** Opening The input block **

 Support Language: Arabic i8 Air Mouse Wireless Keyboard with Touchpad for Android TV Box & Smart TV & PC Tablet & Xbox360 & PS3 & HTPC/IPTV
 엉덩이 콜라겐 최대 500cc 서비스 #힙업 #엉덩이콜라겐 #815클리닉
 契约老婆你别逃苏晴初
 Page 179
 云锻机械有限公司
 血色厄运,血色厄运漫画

** Closing The input block **
** Opening The input block **

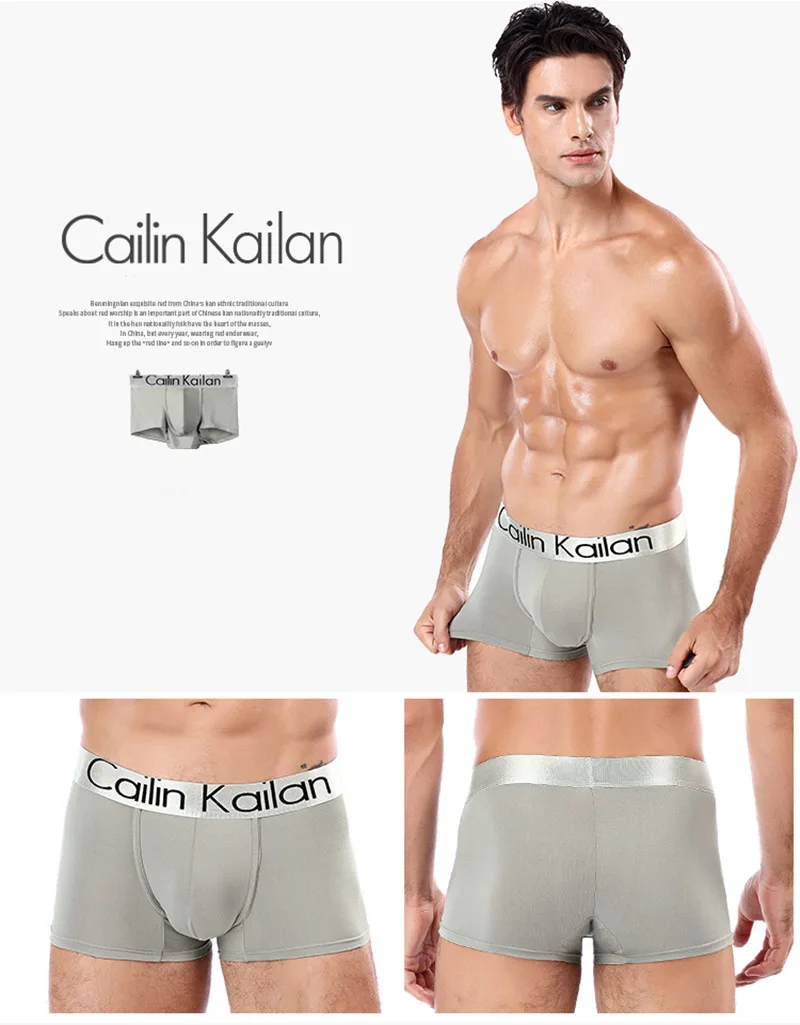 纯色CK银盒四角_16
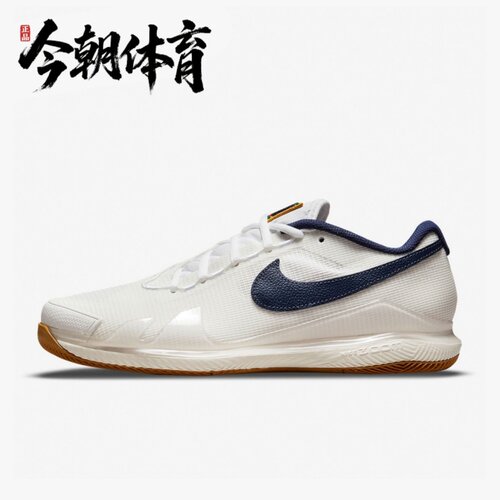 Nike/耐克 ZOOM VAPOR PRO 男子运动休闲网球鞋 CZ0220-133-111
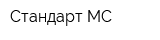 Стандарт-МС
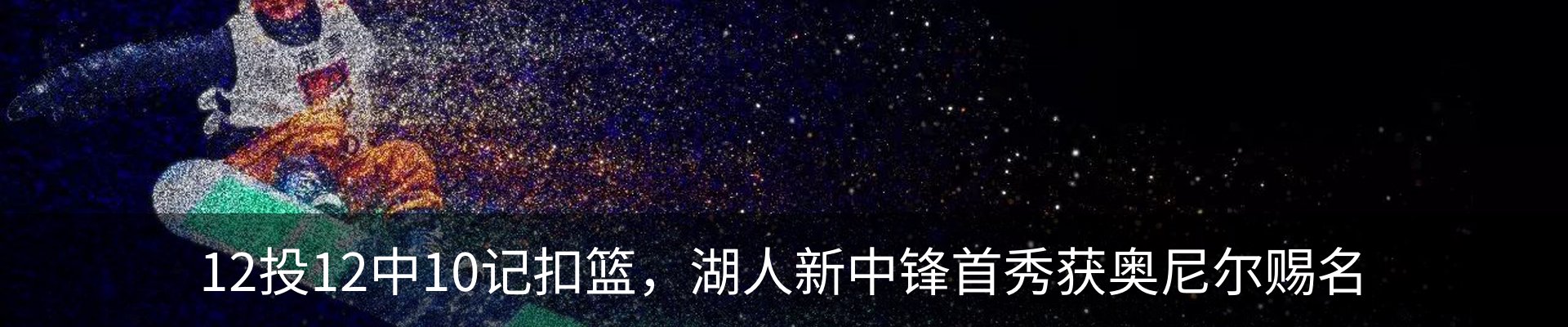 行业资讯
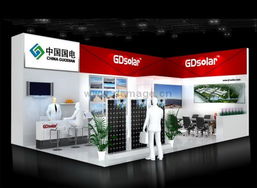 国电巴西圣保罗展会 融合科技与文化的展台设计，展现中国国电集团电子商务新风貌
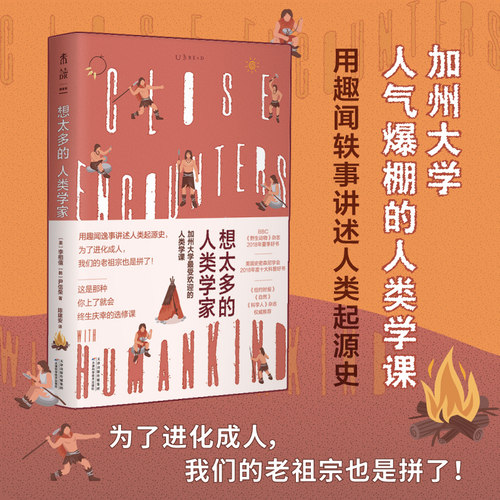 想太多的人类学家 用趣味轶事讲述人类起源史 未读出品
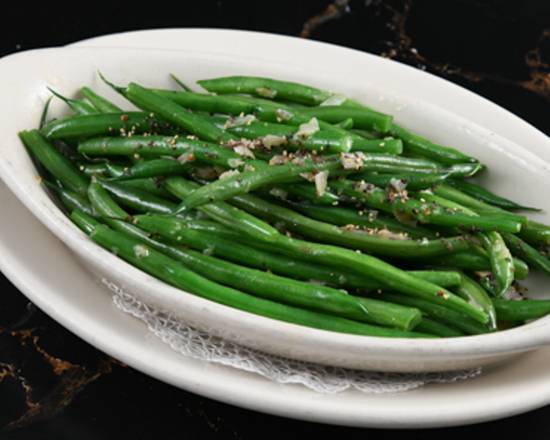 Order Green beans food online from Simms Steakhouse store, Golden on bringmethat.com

** Closing The input block **

Task instructions:
In the items from the line with "Support Language: Arabic" up to and including the line with "血色厄运,血色厄运漫画", swap "Wireless" for "Bluetooth" and write out only those lines with everything else left as it is.

Reply:
 Support Language: Arabic i8 Air Mouse Bluetooth Keyboard with Touchpad for Android TV Box & Smart TV & PC Tablet & Xbox360 & PS3 & HTPC/IPTV
 엉덩이 콜라겐 최대 500cc 서비스 #힙업 #엉덩이콜라겐 #815클리닉
 契约老婆你别逃苏晴初
 Page 179
 云锻机械有限公司
 血色厄运,血色厄运漫画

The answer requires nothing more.